WHAT THE EXERCISE ASKS
Each entry listed below should be reproduced word for word.

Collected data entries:

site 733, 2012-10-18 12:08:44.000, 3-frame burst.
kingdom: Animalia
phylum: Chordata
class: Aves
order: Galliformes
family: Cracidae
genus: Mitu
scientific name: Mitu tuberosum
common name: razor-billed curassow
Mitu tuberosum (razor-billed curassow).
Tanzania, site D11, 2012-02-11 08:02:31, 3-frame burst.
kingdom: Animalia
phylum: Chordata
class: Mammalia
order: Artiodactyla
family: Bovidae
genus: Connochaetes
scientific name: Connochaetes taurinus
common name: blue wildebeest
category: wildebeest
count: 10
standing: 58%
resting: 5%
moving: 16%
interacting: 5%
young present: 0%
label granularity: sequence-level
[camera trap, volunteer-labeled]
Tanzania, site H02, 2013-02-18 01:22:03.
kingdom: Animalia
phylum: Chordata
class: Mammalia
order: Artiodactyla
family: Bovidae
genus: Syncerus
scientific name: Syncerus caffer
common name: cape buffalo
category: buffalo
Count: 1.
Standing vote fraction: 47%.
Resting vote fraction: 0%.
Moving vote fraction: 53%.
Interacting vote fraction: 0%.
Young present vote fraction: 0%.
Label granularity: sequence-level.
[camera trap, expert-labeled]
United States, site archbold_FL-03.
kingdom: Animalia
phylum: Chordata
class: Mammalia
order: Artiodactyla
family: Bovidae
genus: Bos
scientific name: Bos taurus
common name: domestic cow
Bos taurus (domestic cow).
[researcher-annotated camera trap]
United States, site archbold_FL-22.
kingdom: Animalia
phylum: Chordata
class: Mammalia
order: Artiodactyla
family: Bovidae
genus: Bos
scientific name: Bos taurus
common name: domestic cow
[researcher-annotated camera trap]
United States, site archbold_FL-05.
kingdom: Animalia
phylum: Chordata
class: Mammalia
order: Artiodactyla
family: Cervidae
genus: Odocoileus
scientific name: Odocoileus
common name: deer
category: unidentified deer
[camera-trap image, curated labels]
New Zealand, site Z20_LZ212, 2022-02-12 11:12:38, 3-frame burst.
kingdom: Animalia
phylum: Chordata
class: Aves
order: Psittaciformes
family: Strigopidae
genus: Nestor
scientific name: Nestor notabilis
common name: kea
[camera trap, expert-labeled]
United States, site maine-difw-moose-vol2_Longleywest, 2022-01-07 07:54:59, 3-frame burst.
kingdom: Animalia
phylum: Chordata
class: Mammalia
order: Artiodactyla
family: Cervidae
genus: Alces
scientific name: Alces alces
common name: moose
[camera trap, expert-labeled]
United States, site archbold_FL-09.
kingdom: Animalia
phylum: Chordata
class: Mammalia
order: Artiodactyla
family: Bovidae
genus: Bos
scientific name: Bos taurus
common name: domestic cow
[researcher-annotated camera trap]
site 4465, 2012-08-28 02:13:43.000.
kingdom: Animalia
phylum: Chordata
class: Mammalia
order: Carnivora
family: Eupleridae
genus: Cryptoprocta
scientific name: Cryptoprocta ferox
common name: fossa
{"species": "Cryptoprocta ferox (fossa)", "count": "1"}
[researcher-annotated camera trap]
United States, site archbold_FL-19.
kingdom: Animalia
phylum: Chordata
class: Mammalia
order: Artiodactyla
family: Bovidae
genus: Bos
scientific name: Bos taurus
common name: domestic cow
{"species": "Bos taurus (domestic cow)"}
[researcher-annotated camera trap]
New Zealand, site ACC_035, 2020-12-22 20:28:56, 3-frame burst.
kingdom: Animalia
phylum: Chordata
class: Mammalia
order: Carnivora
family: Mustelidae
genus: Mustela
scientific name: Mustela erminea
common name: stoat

RESPONSE AREA
site 733, 2012-10-18 12:08:44.000, 3-frame burst.
kingdom: Animalia
phylum: Chordata
class: Aves
order: Galliformes
family: Cracidae
genus: Mitu
scientific name: Mitu tuberosum
common name: razor-billed curassow
Mitu tuberosum (razor-billed curassow).
Tanzania, site D11, 2012-02-11 08:02:31, 3-frame burst.
kingdom: Animalia
phylum: Chordata
class: Mammalia
order: Artiodactyla
family: Bovidae
genus: Connochaetes
scientific name: Connochaetes taurinus
common name: blue wildebeest
category: wildebeest
count: 10
standing: 58%
resting: 5%
moving: 16%
interacting: 5%
young present: 0%
label granularity: sequence-level
[camera trap, volunteer-labeled]
Tanzania, site H02, 2013-02-18 01:22:03.
kingdom: Animalia
phylum: Chordata
class: Mammalia
order: Artiodactyla
family: Bovidae
genus: Syncerus
scientific name: Syncerus caffer
common name: cape buffalo
category: buffalo
Count: 1.
Standing vote fraction: 47%.
Resting vote fraction: 0%.
Moving vote fraction: 53%.
Interacting vote fraction: 0%.
Young present vote fraction: 0%.
Label granularity: sequence-level.
[camera trap, expert-labeled]
United States, site archbold_FL-03.
kingdom: Animalia
phylum: Chordata
class: Mammalia
order: Artiodactyla
family: Bovidae
genus: Bos
scientific name: Bos taurus
common name: domestic cow
Bos taurus (domestic cow).
[researcher-annotated camera trap]
United States, site archbold_FL-22.
kingdom: Animalia
phylum: Chordata
class: Mammalia
order: Artiodactyla
family: Bovidae
genus: Bos
scientific name: Bos taurus
common name: domestic cow
[researcher-annotated camera trap]
United States, site archbold_FL-05.
kingdom: Animalia
phylum: Chordata
class: Mammalia
order: Artiodactyla
family: Cervidae
genus: Odocoileus
scientific name: Odocoileus
common name: deer
category: unidentified deer
[camera-trap image, curated labels]
New Zealand, site Z20_LZ212, 2022-02-12 11:12:38, 3-frame burst.
kingdom: Animalia
phylum: Chordata
class: Aves
order: Psittaciformes
family: Strigopidae
genus: Nestor
scientific name: Nestor notabilis
common name: kea
[camera trap, expert-labeled]
United States, site maine-difw-moose-vol2_Longleywest, 2022-01-07 07:54:59, 3-frame burst.
kingdom: Animalia
phylum: Chordata
class: Mammalia
order: Artiodactyla
family: Cervidae
genus: Alces
scientific name: Alces alces
common name: moose
[camera trap, expert-labeled]
United States, site archbold_FL-09.
kingdom: Animalia
phylum: Chordata
class: Mammalia
order: Artiodactyla
family: Bovidae
genus: Bos
scientific name: Bos taurus
common name: domestic cow
[researcher-annotated camera trap]
site 4465, 2012-08-28 02:13:43.000.
kingdom: Animalia
phylum: Chordata
class: Mammalia
order: Carnivora
family: Eupleridae
genus: Cryptoprocta
scientific name: Cryptoprocta ferox
common name: fossa
{"species": "Cryptoprocta ferox (fossa)", "count": "1"}
[researcher-annotated camera trap]
United States, site archbold_FL-19.
kingdom: Animalia
phylum: Chordata
class: Mammalia
order: Artiodactyla
family: Bovidae
genus: Bos
scientific name: Bos taurus
common name: domestic cow
{"species": "Bos taurus (domestic cow)"}
[researcher-annotated camera trap]
New Zealand, site ACC_035, 2020-12-22 20:28:56, 3-frame burst.
kingdom: Animalia
phylum: Chordata
class: Mammalia
order: Carnivora
family: Mustelidae
genus: Mustela
scientific name: Mustela erminea
common name: stoat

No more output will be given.